Directions
Copy the records below verbatim, from the line containing "As pictured here, is" through the end of the records, inclusive.

Rows
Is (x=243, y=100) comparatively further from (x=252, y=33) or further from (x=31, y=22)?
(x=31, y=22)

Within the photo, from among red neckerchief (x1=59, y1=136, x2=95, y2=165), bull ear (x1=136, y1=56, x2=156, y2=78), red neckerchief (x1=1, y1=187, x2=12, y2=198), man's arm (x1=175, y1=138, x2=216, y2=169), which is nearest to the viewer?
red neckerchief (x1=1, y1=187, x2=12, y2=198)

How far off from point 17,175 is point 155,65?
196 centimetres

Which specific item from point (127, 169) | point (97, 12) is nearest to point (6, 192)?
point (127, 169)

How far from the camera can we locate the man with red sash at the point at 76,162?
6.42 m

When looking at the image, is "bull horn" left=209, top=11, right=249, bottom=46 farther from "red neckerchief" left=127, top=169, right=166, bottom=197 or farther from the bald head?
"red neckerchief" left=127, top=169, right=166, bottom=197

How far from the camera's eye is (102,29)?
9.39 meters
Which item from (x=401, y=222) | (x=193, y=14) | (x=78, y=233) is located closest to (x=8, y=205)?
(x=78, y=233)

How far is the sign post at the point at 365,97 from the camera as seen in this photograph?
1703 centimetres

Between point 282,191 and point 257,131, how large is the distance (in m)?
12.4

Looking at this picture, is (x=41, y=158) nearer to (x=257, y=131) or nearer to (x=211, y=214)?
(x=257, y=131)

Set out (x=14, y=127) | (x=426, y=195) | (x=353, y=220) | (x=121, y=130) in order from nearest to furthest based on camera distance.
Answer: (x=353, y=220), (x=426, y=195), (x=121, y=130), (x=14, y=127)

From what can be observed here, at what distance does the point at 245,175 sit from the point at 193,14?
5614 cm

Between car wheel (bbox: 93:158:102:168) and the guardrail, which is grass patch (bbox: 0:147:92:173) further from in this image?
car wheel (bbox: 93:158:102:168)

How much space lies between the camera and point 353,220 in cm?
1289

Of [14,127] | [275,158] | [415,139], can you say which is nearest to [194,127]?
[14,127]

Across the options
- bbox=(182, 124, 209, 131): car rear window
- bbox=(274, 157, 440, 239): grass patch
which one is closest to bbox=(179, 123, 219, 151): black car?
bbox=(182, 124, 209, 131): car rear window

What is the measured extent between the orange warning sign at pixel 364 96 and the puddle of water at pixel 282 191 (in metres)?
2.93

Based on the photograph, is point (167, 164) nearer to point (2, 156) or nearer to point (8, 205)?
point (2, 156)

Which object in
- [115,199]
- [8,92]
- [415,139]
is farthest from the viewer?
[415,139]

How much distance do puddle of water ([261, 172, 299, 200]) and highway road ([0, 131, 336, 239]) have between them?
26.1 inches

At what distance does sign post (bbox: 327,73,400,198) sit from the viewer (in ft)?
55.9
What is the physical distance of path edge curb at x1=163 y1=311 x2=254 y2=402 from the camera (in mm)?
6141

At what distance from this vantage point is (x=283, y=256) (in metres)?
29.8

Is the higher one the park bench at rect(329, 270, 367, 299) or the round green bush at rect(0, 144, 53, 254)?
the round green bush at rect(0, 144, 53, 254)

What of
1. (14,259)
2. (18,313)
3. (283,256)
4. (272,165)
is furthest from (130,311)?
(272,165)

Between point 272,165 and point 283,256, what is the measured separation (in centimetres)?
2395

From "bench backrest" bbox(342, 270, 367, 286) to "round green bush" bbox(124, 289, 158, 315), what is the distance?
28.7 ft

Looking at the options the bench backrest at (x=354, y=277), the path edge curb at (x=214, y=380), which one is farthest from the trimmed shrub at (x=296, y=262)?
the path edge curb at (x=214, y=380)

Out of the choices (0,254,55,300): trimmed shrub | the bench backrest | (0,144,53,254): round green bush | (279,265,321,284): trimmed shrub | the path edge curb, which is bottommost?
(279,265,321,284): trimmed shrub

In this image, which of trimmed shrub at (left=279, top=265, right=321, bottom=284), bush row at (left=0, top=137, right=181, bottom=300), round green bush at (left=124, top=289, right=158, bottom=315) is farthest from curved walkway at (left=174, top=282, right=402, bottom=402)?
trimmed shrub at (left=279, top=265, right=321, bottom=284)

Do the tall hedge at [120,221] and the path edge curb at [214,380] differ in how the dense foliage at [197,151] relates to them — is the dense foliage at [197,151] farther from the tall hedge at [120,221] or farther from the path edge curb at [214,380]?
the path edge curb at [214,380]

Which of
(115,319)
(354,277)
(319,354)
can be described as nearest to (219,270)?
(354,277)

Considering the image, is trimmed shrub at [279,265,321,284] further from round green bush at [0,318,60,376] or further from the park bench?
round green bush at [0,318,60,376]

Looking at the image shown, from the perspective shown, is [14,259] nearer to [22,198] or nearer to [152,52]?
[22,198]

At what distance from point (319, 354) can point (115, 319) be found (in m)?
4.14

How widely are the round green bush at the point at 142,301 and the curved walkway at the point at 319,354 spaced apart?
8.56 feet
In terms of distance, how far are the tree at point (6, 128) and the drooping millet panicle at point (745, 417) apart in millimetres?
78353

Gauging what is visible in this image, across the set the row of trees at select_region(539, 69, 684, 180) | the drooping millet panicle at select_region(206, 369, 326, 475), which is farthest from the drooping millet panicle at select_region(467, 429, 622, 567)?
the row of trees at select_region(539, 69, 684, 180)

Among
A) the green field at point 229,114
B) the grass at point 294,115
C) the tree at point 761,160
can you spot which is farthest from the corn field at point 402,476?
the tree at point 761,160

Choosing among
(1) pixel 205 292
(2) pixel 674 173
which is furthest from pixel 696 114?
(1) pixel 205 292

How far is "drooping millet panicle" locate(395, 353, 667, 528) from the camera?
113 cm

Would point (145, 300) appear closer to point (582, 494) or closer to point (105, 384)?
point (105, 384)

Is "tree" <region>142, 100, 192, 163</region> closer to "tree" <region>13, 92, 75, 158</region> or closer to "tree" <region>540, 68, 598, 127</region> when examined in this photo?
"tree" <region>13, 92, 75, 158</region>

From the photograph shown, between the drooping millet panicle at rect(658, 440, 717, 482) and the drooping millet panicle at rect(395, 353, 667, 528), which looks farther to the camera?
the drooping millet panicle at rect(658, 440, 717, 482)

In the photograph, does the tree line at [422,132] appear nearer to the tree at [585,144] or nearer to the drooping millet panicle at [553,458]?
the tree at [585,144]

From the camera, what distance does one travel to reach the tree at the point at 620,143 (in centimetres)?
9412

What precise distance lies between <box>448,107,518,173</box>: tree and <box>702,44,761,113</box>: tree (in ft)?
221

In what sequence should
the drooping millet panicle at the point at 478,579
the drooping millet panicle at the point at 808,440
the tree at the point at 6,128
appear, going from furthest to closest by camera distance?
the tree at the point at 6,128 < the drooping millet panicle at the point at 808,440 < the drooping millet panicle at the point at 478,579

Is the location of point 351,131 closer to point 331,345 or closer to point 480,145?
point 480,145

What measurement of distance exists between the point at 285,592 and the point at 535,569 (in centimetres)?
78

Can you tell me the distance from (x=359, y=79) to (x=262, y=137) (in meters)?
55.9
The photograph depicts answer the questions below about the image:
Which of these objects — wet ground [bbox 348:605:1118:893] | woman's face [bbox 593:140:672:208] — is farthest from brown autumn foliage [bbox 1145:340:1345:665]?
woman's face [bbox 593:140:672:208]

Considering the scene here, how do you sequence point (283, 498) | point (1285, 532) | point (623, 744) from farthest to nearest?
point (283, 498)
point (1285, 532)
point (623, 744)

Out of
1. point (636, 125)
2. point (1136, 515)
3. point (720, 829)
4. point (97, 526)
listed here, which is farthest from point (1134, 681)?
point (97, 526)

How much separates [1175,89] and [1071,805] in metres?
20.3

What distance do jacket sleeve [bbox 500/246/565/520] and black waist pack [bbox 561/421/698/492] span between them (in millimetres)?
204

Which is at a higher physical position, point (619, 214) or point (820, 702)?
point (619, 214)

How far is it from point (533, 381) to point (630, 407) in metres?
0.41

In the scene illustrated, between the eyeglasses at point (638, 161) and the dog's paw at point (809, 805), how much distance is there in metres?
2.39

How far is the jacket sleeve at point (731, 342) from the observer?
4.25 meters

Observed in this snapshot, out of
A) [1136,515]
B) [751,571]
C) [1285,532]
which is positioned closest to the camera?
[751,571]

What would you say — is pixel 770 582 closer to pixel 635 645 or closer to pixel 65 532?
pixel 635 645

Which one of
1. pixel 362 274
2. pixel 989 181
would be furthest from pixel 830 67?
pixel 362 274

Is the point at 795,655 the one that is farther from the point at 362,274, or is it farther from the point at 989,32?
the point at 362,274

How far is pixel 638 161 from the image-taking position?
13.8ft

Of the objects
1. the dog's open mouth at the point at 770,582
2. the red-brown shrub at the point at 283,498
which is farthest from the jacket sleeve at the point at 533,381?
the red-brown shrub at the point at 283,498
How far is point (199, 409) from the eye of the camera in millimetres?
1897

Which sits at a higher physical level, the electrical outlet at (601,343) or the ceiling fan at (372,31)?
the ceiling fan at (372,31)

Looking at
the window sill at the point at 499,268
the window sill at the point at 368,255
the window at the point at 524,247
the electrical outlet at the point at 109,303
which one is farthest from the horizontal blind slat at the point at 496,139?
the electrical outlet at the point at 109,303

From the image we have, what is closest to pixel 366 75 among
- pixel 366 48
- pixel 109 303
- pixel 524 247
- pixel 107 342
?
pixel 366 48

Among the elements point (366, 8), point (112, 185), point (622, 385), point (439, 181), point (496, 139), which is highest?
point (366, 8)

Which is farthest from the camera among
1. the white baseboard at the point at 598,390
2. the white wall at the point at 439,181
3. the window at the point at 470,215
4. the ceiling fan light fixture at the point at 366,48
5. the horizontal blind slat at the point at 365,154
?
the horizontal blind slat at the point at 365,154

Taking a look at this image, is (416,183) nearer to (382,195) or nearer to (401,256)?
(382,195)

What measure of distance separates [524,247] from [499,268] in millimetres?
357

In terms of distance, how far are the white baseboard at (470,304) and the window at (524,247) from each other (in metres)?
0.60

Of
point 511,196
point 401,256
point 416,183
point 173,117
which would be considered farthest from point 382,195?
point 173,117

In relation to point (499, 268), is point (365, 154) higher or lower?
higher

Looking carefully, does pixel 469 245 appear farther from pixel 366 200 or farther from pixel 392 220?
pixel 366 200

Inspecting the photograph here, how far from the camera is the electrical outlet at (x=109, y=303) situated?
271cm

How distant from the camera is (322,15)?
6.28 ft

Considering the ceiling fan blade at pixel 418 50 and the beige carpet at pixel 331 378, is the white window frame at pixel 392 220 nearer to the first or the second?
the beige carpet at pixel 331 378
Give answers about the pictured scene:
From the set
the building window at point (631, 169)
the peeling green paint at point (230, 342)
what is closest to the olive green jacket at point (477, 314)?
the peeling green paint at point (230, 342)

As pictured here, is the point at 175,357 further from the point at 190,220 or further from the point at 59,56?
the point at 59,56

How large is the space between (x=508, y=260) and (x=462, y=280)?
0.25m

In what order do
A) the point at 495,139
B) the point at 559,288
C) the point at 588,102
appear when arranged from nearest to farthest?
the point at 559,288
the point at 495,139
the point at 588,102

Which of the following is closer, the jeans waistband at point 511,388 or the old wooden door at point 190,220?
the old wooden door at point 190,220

Solution below
As pictured here, is the point at 175,357 further from the point at 190,220 or further from the point at 59,56?
the point at 59,56

How large is the space between (x=508, y=260) and (x=462, y=280)?
0.25m

In what order do
A) the point at 495,139
B) the point at 559,288
C) the point at 588,102
appear when arranged from nearest to farthest?
the point at 559,288
the point at 495,139
the point at 588,102

Which of the following is closer, the jeans waistband at point 511,388 or the old wooden door at point 190,220?
the old wooden door at point 190,220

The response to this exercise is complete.